## What this task involves:
Please copy each of the items below word for word, including their answers, and omit the pictures.
⁂
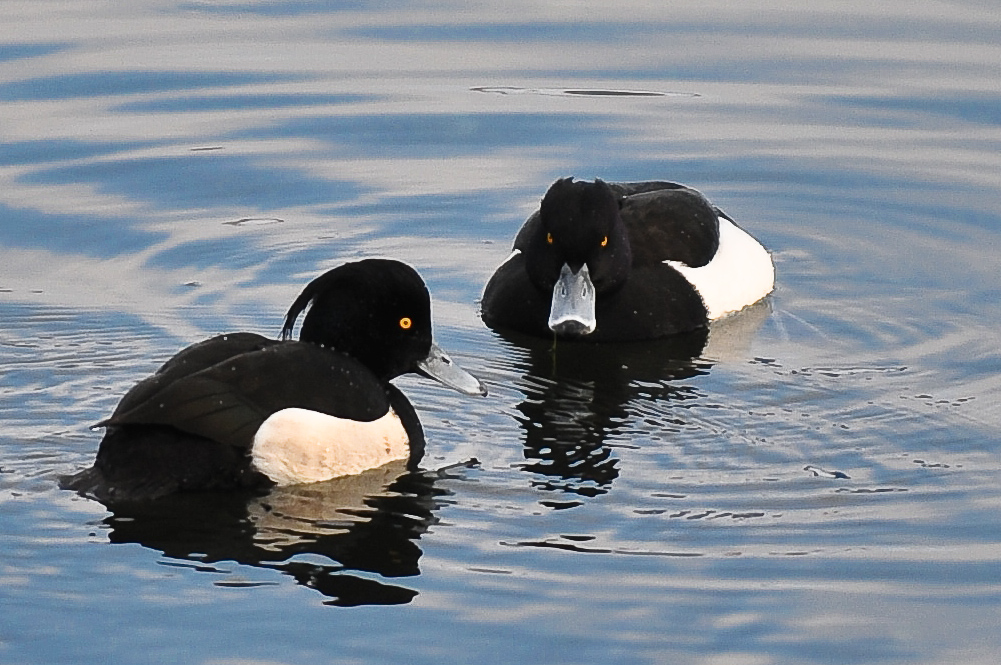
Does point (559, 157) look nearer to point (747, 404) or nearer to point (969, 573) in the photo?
point (747, 404)

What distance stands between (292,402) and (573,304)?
2.89 meters

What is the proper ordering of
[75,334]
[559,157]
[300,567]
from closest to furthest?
1. [300,567]
2. [75,334]
3. [559,157]

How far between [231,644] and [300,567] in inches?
27.8

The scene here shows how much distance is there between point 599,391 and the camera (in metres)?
10.1

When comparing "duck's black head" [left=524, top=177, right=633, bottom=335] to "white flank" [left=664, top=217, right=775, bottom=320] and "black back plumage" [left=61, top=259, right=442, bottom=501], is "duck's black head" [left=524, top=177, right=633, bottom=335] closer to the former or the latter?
"white flank" [left=664, top=217, right=775, bottom=320]

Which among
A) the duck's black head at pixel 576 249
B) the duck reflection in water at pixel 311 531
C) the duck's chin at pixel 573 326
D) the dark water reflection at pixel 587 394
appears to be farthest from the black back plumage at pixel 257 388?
the duck's black head at pixel 576 249

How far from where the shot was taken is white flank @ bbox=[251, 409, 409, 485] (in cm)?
812

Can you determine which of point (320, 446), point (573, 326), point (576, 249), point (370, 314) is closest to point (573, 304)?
point (573, 326)

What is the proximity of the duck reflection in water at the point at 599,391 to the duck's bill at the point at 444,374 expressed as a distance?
37cm

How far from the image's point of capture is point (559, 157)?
13938 millimetres

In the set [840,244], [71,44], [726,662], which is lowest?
[726,662]

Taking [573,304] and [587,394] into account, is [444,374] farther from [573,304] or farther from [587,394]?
[573,304]

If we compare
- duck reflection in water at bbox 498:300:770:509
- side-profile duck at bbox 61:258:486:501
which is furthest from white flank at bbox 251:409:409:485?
duck reflection in water at bbox 498:300:770:509

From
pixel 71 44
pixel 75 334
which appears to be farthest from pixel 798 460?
pixel 71 44
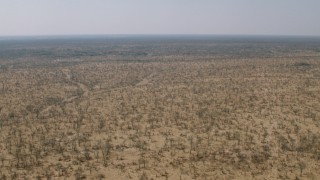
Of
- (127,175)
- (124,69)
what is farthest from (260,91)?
(124,69)

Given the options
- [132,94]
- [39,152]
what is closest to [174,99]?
[132,94]

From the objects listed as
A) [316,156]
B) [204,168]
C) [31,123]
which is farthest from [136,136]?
[316,156]

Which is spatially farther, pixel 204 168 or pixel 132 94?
pixel 132 94

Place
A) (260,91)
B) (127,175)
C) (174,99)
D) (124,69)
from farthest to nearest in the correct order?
(124,69) → (260,91) → (174,99) → (127,175)

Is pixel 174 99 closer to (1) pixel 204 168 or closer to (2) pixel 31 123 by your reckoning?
(2) pixel 31 123

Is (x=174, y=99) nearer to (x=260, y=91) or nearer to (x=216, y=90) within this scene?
(x=216, y=90)

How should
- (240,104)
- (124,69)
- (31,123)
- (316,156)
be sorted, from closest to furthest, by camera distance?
(316,156) → (31,123) → (240,104) → (124,69)

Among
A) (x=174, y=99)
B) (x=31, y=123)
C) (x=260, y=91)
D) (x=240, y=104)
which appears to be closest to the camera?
(x=31, y=123)

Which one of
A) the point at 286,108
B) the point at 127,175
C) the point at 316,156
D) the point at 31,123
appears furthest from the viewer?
the point at 286,108

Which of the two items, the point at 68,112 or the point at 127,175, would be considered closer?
the point at 127,175
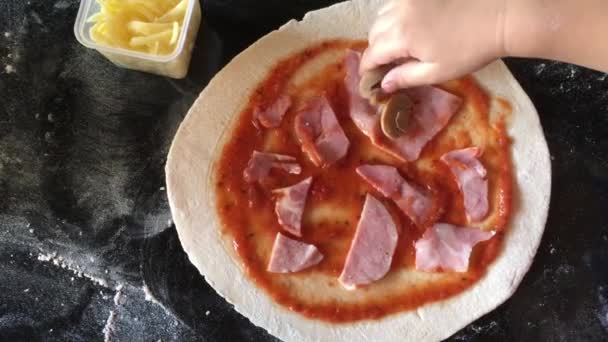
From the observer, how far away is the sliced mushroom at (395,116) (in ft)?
6.98

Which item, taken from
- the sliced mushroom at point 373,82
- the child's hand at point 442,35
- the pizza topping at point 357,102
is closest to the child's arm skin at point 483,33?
the child's hand at point 442,35

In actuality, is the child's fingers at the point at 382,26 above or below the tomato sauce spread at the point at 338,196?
above

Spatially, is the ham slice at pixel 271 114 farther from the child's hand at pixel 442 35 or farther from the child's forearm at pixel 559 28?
the child's forearm at pixel 559 28

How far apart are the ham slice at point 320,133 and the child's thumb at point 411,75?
25 cm

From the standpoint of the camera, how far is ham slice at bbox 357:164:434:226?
2123 millimetres

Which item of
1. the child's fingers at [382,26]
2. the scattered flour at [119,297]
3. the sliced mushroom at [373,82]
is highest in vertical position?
the child's fingers at [382,26]

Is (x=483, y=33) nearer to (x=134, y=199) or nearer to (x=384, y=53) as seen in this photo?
(x=384, y=53)

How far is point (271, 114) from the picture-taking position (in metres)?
2.19

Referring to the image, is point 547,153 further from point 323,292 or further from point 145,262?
point 145,262

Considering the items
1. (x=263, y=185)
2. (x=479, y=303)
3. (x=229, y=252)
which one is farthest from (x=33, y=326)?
(x=479, y=303)

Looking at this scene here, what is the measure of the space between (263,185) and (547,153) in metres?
0.95

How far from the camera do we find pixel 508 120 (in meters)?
2.22

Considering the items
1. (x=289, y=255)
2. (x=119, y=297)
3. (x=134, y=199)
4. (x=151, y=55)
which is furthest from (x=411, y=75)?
(x=119, y=297)

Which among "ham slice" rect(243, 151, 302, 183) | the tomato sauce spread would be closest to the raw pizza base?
the tomato sauce spread
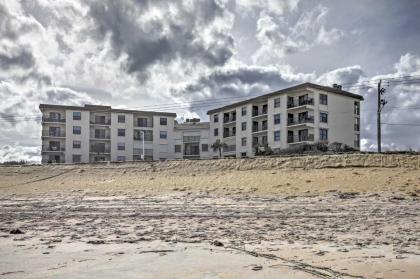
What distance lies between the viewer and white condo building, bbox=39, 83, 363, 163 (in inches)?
2680

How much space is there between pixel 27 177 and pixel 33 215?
28.9 m

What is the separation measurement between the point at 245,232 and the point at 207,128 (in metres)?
78.9

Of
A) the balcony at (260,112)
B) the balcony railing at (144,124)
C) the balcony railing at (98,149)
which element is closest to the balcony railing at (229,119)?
the balcony at (260,112)

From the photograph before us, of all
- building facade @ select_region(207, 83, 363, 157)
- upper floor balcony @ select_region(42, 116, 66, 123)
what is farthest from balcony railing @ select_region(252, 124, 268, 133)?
upper floor balcony @ select_region(42, 116, 66, 123)

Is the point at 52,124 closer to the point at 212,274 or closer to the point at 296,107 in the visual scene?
the point at 296,107

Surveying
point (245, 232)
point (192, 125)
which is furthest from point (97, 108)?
point (245, 232)

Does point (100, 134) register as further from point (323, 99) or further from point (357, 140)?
point (357, 140)

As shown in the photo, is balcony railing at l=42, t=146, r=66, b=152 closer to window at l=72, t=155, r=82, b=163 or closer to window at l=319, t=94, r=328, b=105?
window at l=72, t=155, r=82, b=163

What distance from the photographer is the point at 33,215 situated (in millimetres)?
17328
⁂
## Output for this exercise:
Does point (559, 157) look nearer to point (747, 404) or nearer to point (969, 573) in the photo?
point (747, 404)

What distance stands between (292,402) and (573,304)?
2.89 meters

What is the proper ordering of
[75,334]
[559,157]
[300,567]
from closest to furthest?
1. [300,567]
2. [75,334]
3. [559,157]

How far between [231,644] and [300,567] in inches?
27.8

The scene here shows how much distance is there between point 599,391 and the camera (in metres)?
10.1

When comparing "duck's black head" [left=524, top=177, right=633, bottom=335] to "white flank" [left=664, top=217, right=775, bottom=320] and "black back plumage" [left=61, top=259, right=442, bottom=501], is "duck's black head" [left=524, top=177, right=633, bottom=335] closer to the former or the latter?
"white flank" [left=664, top=217, right=775, bottom=320]

Which among
A) the duck's black head at pixel 576 249
B) the duck reflection in water at pixel 311 531
C) the duck's chin at pixel 573 326
D) the dark water reflection at pixel 587 394
appears to be farthest from the black back plumage at pixel 257 388?
the duck's black head at pixel 576 249

How far from where the shot was taken is white flank @ bbox=[251, 409, 409, 485] (in cm)?
812

Can you determine which of point (320, 446), point (573, 326), point (576, 249), point (370, 314) is closest to point (573, 304)?
point (573, 326)

What is the proximity of the duck reflection in water at the point at 599,391 to the duck's bill at the point at 444,374 expressed as a distance?
37cm

How far from the image's point of capture is point (559, 157)?
13938 millimetres

In the set [840,244], [71,44], [726,662], which is lowest?
[726,662]

Taking [573,304] and [587,394] into account, is [444,374] farther from [573,304] or farther from [587,394]?
[573,304]

If we compare
- duck reflection in water at bbox 498:300:770:509
- side-profile duck at bbox 61:258:486:501
which is furthest from white flank at bbox 251:409:409:485?
duck reflection in water at bbox 498:300:770:509

From
pixel 71 44
pixel 75 334
which appears to be farthest from pixel 798 460?
pixel 71 44
Of
- (127,175)
- (124,69)
what is farthest from (260,91)?
(124,69)

Given the options
- [132,94]
- [39,152]
what is closest to [174,99]?
[132,94]

From the objects listed as
A) [316,156]
B) [204,168]
C) [31,123]
which is farthest from [136,136]?
[316,156]

Which is spatially farther, pixel 204 168 or pixel 132 94?
pixel 132 94

Place
A) (260,91)
B) (127,175)
C) (174,99)
D) (124,69)
from farthest to nearest in the correct order?
(124,69) → (260,91) → (174,99) → (127,175)

Is pixel 174 99 closer to (1) pixel 204 168 or closer to (2) pixel 31 123 by your reckoning?
(2) pixel 31 123

Is (x=174, y=99) nearer to (x=260, y=91) or nearer to (x=216, y=90) within this scene?
(x=216, y=90)

How should
- (240,104)
- (124,69)
- (31,123)
- (316,156)
be sorted, from closest to furthest, by camera distance?
(316,156) → (31,123) → (240,104) → (124,69)

Among
A) (x=174, y=99)
B) (x=31, y=123)
C) (x=260, y=91)
D) (x=240, y=104)
which appears to be closest to the camera?
(x=31, y=123)

Which one of
A) the point at 286,108
B) the point at 127,175
C) the point at 316,156
D) the point at 31,123
appears furthest from the viewer?
the point at 286,108

Which of the two items, the point at 68,112 or the point at 127,175, would be considered closer?
the point at 127,175
From the observer, how far away is the sliced mushroom at (395,116) (in ft)?
6.98

Which item, taken from
- the sliced mushroom at point 373,82
- the child's hand at point 442,35
- the pizza topping at point 357,102
is closest to the child's arm skin at point 483,33?
the child's hand at point 442,35

In actuality, is the child's fingers at the point at 382,26 above or below the tomato sauce spread at the point at 338,196?
above

Spatially, is the ham slice at pixel 271 114 farther from the child's hand at pixel 442 35 or farther from the child's forearm at pixel 559 28?
the child's forearm at pixel 559 28

How far apart are the ham slice at point 320,133 and the child's thumb at point 411,75?
25 cm

From the standpoint of the camera, how far is ham slice at bbox 357:164:434:226?
2123 millimetres

Which item of
1. the child's fingers at [382,26]
2. the scattered flour at [119,297]
3. the sliced mushroom at [373,82]
is highest in vertical position?
the child's fingers at [382,26]

Is (x=483, y=33) nearer to (x=134, y=199) or nearer to (x=384, y=53) as seen in this photo?
(x=384, y=53)

How far is point (271, 114) from the picture-taking position (in metres)?
2.19

Referring to the image, is point 547,153 further from point 323,292 or further from point 145,262?
point 145,262

Considering the items
1. (x=263, y=185)
2. (x=479, y=303)
3. (x=229, y=252)
which one is farthest from (x=33, y=326)?
(x=479, y=303)

Looking at this scene here, what is the measure of the space between (263,185) and (547,153) in metres?
0.95

How far from the camera do we find pixel 508 120 (in meters)?
2.22

Considering the items
1. (x=289, y=255)
2. (x=119, y=297)
3. (x=134, y=199)
4. (x=151, y=55)
which is furthest from (x=411, y=75)?
(x=119, y=297)

Which among "ham slice" rect(243, 151, 302, 183) | the tomato sauce spread would be closest to the raw pizza base?
the tomato sauce spread
What distance lies between the viewer and white condo building, bbox=39, 83, 363, 163 (in inches)?
2680

How much space is there between pixel 27 177 and pixel 33 215?
28.9 m

What is the separation measurement between the point at 245,232 and the point at 207,128 (in metres)?
78.9

Of
A) the balcony at (260,112)
B) the balcony railing at (144,124)
C) the balcony railing at (98,149)
which element is closest to the balcony railing at (229,119)?
the balcony at (260,112)

From the photograph before us, of all
- building facade @ select_region(207, 83, 363, 157)
- upper floor balcony @ select_region(42, 116, 66, 123)
what is farthest from balcony railing @ select_region(252, 124, 268, 133)?
upper floor balcony @ select_region(42, 116, 66, 123)

Is the point at 52,124 closer to the point at 212,274 or closer to the point at 296,107 in the visual scene?
the point at 296,107

Surveying
point (245, 232)
point (192, 125)
which is furthest from point (97, 108)?
point (245, 232)

Does point (100, 134) register as further from point (323, 99) or further from point (357, 140)?
point (357, 140)

As shown in the photo, is balcony railing at l=42, t=146, r=66, b=152 closer to window at l=72, t=155, r=82, b=163 or closer to window at l=319, t=94, r=328, b=105?
window at l=72, t=155, r=82, b=163

What distance from the photographer is the point at 33,215 situated (in millimetres)?
17328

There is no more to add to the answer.